__Given problem 1__. Duplicate everything in the forum thread on small train layouts from "Au contraire, at the risk of giving" down to "n (Jan 2, 2008)".

Looks like vsmith follows the "If it doesn't fit, force it!" school of thought to track planning ...


----------



## Mhdcole (Jan 5, 2013)

Here is a layout that measures 100" x 50". I placed it on our pool table. 


http://s1300.beta.photobucket.com/user/Mhdcole/media/image_zps185d39e6.jpg.html


----------



## Greg Elmassian (Jan 3, 2008)

Au contraire, at the risk of giving him a big head, many creative solutions to making things fit when someone else might give up or try to force it. Lots of ways to have fun in small spaces. Greg Posted By BigRedOne on 29 Jan 2013 04:35 PM 
Looks like vsmith follows the "If it doesn't fit, force it!" school of thought to track planning ...


----------



## chuck n (Jan 2, 2008)

There is a new post in the Indoor railways forum on the Black Mesa RR. Bill mentions using an AristoCraft 31 inch circle of track for his table top RR. That track is what you need. Hope this helps. Chuck


----------



## vsmith (Jan 2, 2008)

Posted By Greg Elmassian on 31 Jan 2013 11:44 AM 
Au contraire, at the risk of *giving him a big head*, many creative solutions to making things fit when someone else might give up or try to force it. Lots of ways to have fun in small spaces. Greg Posted By BigRedOne on 29 Jan 2013 04:35 PM 
Looks like vsmith follows the "If it doesn't fit, force it!" school of thought to track planning ...  

Me? a big head? quite the opposite:










Seriously though, it comes from 12 years of planning, trying, retrying, replanning, building, and rebuilding, almost always into a smaller and smaller footprint of allowable space, also from trying to adapt plans from other scales (how I got my current layout), or to fit some given space restriction, for myself, a friend, or someone online halfway around the world, to get the most layout in the limited given space. After a while you get pretty quick at being able to plan interesting small layouts into something like a shoebox of a spare room or a small garden area. I just don't automatically assume that I MUST use 8' diamter track or that I MUST have an area the size of a small house before planning something. Its all about working within the boundries of your circumstances, some folks MUST have a 1/29 Big Boy and therefore will not do anything until they have a working area bigger than my entire suburban lot, a few others like myself, who get a kick out of small rolling stock, are able to take advantage of that stocks inherent space advantages and have a ball building smaller, easier to maintain and work on layouts in a fraction of the space. But the most important thing is to TRY it.


----------

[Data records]
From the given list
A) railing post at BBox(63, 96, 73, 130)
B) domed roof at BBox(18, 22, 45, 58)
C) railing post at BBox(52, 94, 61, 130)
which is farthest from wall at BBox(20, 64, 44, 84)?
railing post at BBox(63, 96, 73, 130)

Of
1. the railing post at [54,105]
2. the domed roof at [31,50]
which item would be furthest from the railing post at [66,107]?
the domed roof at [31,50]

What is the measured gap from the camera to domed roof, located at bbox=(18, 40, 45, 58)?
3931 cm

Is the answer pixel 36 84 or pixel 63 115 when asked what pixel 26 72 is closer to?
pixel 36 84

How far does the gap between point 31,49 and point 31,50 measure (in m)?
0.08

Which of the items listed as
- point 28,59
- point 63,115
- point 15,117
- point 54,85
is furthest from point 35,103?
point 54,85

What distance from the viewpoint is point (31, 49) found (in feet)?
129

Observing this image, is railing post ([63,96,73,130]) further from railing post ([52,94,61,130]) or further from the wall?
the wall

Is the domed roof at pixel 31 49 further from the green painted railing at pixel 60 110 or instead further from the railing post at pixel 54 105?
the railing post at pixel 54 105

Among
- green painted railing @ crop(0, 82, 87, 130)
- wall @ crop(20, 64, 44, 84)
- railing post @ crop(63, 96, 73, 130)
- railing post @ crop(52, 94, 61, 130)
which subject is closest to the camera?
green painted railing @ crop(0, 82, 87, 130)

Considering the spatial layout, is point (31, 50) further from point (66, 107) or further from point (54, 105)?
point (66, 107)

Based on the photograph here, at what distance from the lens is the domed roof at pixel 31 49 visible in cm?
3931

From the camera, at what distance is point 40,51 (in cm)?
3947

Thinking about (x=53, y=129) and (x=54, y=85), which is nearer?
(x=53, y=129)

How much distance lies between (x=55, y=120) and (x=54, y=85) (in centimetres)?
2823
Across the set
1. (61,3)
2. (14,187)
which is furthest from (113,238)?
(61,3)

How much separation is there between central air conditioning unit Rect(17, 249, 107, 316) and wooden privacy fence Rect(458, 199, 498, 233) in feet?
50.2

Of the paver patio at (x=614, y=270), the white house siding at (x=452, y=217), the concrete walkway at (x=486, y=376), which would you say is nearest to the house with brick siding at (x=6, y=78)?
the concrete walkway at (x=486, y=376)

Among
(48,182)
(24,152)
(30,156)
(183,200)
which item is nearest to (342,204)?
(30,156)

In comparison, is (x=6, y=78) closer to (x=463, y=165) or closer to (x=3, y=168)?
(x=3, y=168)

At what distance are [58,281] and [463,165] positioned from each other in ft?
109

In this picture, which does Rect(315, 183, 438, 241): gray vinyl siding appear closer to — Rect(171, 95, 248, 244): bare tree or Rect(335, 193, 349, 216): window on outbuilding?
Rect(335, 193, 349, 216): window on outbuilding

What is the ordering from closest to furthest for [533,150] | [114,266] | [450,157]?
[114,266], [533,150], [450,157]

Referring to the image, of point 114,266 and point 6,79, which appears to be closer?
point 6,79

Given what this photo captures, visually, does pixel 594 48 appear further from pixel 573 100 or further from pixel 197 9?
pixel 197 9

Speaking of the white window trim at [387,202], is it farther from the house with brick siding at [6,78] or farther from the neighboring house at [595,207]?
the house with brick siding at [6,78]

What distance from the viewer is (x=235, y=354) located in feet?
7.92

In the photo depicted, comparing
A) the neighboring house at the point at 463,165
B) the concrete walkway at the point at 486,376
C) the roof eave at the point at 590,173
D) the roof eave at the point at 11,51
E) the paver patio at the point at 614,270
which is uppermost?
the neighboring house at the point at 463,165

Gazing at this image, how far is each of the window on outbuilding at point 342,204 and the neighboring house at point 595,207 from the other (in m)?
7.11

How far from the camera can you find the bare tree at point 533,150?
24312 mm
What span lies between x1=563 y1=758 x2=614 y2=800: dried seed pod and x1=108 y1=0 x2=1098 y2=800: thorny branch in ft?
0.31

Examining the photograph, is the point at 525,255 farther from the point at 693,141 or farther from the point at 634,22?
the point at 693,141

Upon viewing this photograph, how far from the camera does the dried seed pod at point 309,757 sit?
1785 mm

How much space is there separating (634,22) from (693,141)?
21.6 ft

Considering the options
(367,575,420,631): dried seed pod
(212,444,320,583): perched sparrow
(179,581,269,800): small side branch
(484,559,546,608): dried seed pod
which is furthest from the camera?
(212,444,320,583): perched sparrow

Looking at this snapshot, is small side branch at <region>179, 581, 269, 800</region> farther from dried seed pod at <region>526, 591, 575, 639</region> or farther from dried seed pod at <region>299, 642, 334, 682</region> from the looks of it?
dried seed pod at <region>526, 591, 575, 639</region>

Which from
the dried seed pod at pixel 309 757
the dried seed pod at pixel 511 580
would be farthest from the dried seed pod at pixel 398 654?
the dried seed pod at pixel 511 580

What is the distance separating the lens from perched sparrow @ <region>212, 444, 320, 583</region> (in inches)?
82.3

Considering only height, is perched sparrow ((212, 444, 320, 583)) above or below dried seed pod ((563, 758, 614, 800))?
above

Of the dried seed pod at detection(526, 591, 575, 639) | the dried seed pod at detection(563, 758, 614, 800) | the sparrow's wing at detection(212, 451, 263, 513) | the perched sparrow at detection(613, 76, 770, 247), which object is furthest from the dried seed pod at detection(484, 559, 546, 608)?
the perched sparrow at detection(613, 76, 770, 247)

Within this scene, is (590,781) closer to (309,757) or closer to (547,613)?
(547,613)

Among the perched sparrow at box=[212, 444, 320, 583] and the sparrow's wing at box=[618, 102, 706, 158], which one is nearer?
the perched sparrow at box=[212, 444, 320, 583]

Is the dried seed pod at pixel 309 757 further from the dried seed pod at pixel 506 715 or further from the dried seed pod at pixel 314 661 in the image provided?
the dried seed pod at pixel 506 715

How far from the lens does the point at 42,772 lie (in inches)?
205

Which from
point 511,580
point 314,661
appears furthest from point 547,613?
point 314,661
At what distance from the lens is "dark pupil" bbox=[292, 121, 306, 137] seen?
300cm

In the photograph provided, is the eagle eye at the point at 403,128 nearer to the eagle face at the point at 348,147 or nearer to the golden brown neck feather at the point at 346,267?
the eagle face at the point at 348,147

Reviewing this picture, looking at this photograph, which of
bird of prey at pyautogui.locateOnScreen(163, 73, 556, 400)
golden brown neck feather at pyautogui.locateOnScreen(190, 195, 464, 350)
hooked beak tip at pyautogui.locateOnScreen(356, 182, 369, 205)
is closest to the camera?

__Given problem 2__. Pull out every line of the records that contains the string "siding", matching case exactly.

__Output 1__.
Au contraire, at the risk of giving him a big head, many creative solutions to making things fit when someone else might give up or try to force it. Lots of ways to have fun in small spaces. Greg Posted By BigRedOne on 29 Jan 2013 04:35 PM 
Looks like vsmith follows the "If it doesn't fit, force it!" school of thought to track planning ...


----------



## chuck n (Jan 2, 2008)

__Output 2__.
Of the paver patio at (x=614, y=270), the white house siding at (x=452, y=217), the concrete walkway at (x=486, y=376), which would you say is nearest to the house with brick siding at (x=6, y=78)?
In this picture, which does Rect(315, 183, 438, 241): gray vinyl siding appear closer to — Rect(171, 95, 248, 244): bare tree or Rect(335, 193, 349, 216): window on outbuilding?
Speaking of the white window trim at [387,202], is it farther from the house with brick siding at [6,78] or farther from the neighboring house at [595,207]?
the house with brick siding at [6,78]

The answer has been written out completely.